How Forma.ai improved their Databricks costs quickly and easily with Gradient
Forma.ai is a B2B SaaS startup based in Toronto, Canada building an AI powered sales compensation system for enterprise. Specifically, they seamlessly unify the design, execution, and orchestration of sales compensation to better mobilize sales teams and optimize go-to-market performance.
Behind the scenes, Forma.ai deploys their pipelines on Databricks to process sales compensation pipelines for their customers. They process hundreds of terabytes of data per month across Databricks Jobs clusters and ad-hoc all-purpose compute clusters.
As their customer count grows, so will their data processing volumes.

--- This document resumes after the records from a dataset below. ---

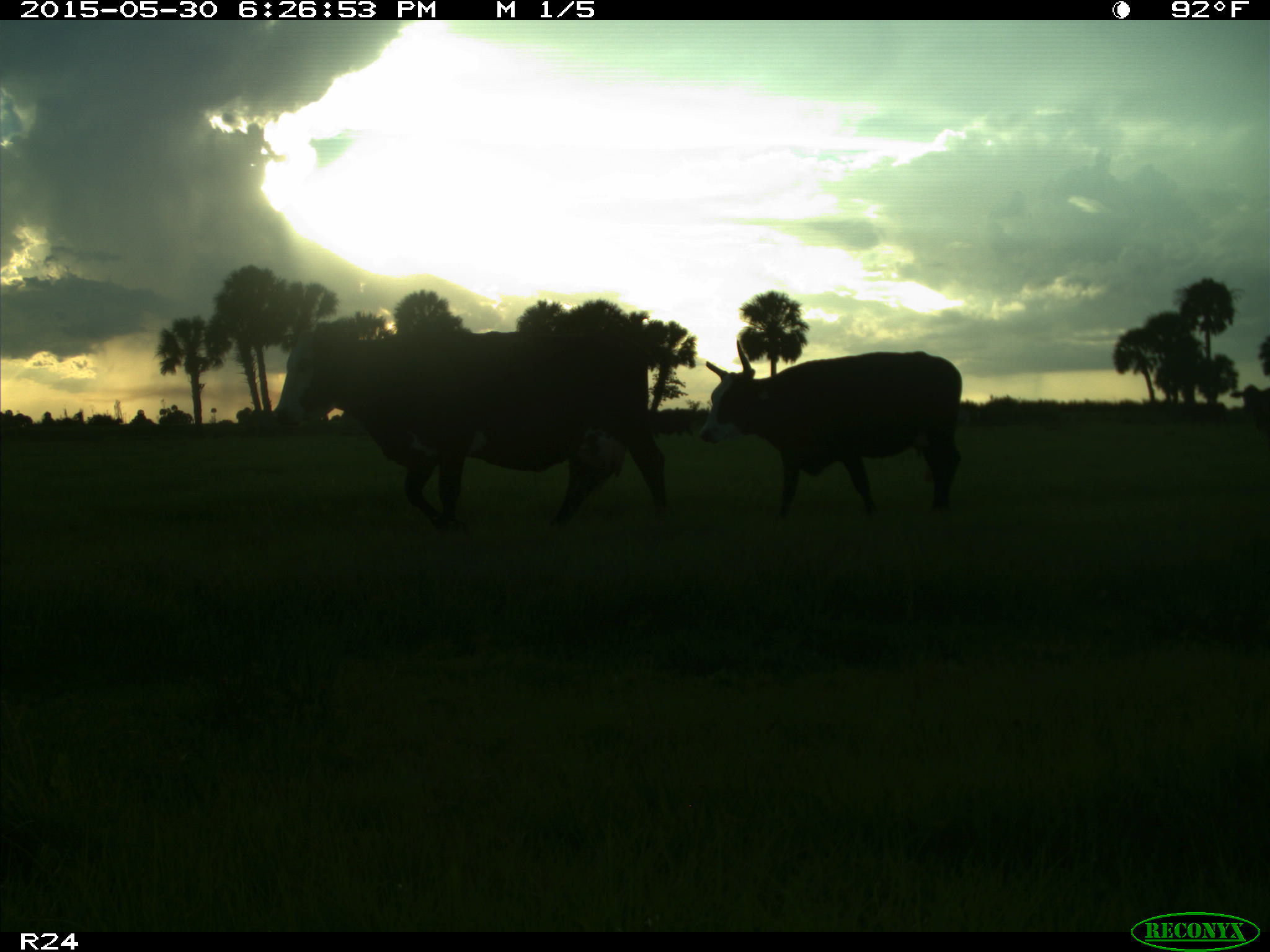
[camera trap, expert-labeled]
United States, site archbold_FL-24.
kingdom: Animalia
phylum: Chordata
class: Mammalia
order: Artiodactyla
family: Bovidae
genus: Bos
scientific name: Bos taurus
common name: domestic cow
Bos taurus (domestic cow).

The cost and performance of their Databricks jobs directly impacts their cost of goods (COGs) and thus their bottom line. As a result, the efficiency of their jobs is of the utmost importance today and for their future sustainable growth.
What is their problem with Databricks?
Forma.ai came to Sync with one fundamental problem – how can they optimize their processing costs with minimal time investment? Thanks to their customer growth, their Databricks usage and costs were only increasing. They were looking for a scalable solution to help keep their clusters optimized without high overhead on the DevOps and Development teams.
Previously they had put some work into trying to optimize their jobs clusters, such as moving to different instance types for the most expensive pipelines. These pipelines and their clusters are updated frequently however, and manually reviewing configuration of every cluster regularly is simply not cost or time effective.
How Gradient Helps
Gradient provided the solution they were looking for – a way to achieve optimal clusters without the need to manually tune – freeing up their engineers to focus on building new features and accelerate development.
Furthermore, the configurations that Gradient does make are fully exposed to their engineers, so their team can actually learn and see what configurations actually matter and what the impact is. Enriching their engineers and leveling up their own Databricks experience.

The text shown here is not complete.